Rhodes University not partaking in international rankingsDate Released: Tue, 23 July 2013 11:59 +0200
Examining the surge in interest in international ranking systems Deputy-Dean (Research), Faculty of Education, Stellenbosch University, Prof Lesley Le Grange argued that these shifts are reflective of Professor Jon McKenzie’s ‘age of performance’ that characterises the 21st century in which performativity is the main focus of many institutions.
Unlike Britain which assesses departments, Prof Le Grange said South Africa generally ranks academics and universities according to various criteria. As such, there has been a shift in the understanding of technical validity, he said.
“We are not asking what the purpose of education is or what quality education is. Instead the discourses have shifted from talking about issues of value to vacuity, such as excellence and quantity,” said Prof Le Grange.
Such tendencies are a result of the ideological approach that underpins the international ranking system Prof Murthee Maistry, Head of Social Science Education, UKZN, explained, emphasising the competitive and neo-liberal influence of such an approach.
“These ideologies are the result of the ideological direction the university chooses and illuminates the infatuation involved in such a short term approach,” said Prof Maistry.
According to Rhodes University Vice-Chancellor, Dr Saleem Badat, the strategic decision for Rhodes University not to partake in any international rankings is reflective of the university’s efforts to meet the real needs of the (South) African education sector without engaging in homogenous attempts at excellence.

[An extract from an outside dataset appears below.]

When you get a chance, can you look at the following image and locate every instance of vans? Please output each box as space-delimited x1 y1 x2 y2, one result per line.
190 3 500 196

“Global international rankings suffer from weaknesses in data, contain arbitrary processes and indexes, and undermine validity. They present Western, North American universities as the pinnacles of education ideals,” he said, referring to such ideals as ‘world class universities’.
Such a concept did not exist until recently, Dr Badat said, emphasising that “it should not be assumed that creating world class universities will contribute to economic development. Plonking the Western model in some societies does not mean they will play the same role as Oxford, MIT and other highly regarded institutions.”
Dr Badat said that instead of aspiring to this western educational ideal, (South) African universities should concentrate on establishing themselves in different ways with different strengths.
“Instead of valuing horizontal continuum…the world class university has the perverse effect of privileging horizontal hierarchies. We need to concentrate on the specific national realities of the global south that require differentiated and diverse institutions, not universities of homogeneity and isomorphism. There is no sense in all our universities competing for the same objectives despite their different needs, passions, goals and capabilities,” he said.
According to the speakers, international ranking systems are a growing industry in the university sector with a number of institutions investing a great deal of time and money into improving their positions on the QS, the ARWU, the Times Higher Education World University Rankings and others. This growth in the use of performance metrics is not restricted to rankings.
The panel was hosted by Rhodes University’s Education Department as part of its ‘Education Dialogues’.
Panelists included Dr Badat, Professor Le Grange, Professor Maistry, and Professor Heila Lotz-Sisitka, Murray & Roberts Chair of Environmental Education and Sustainability, Rhodes University.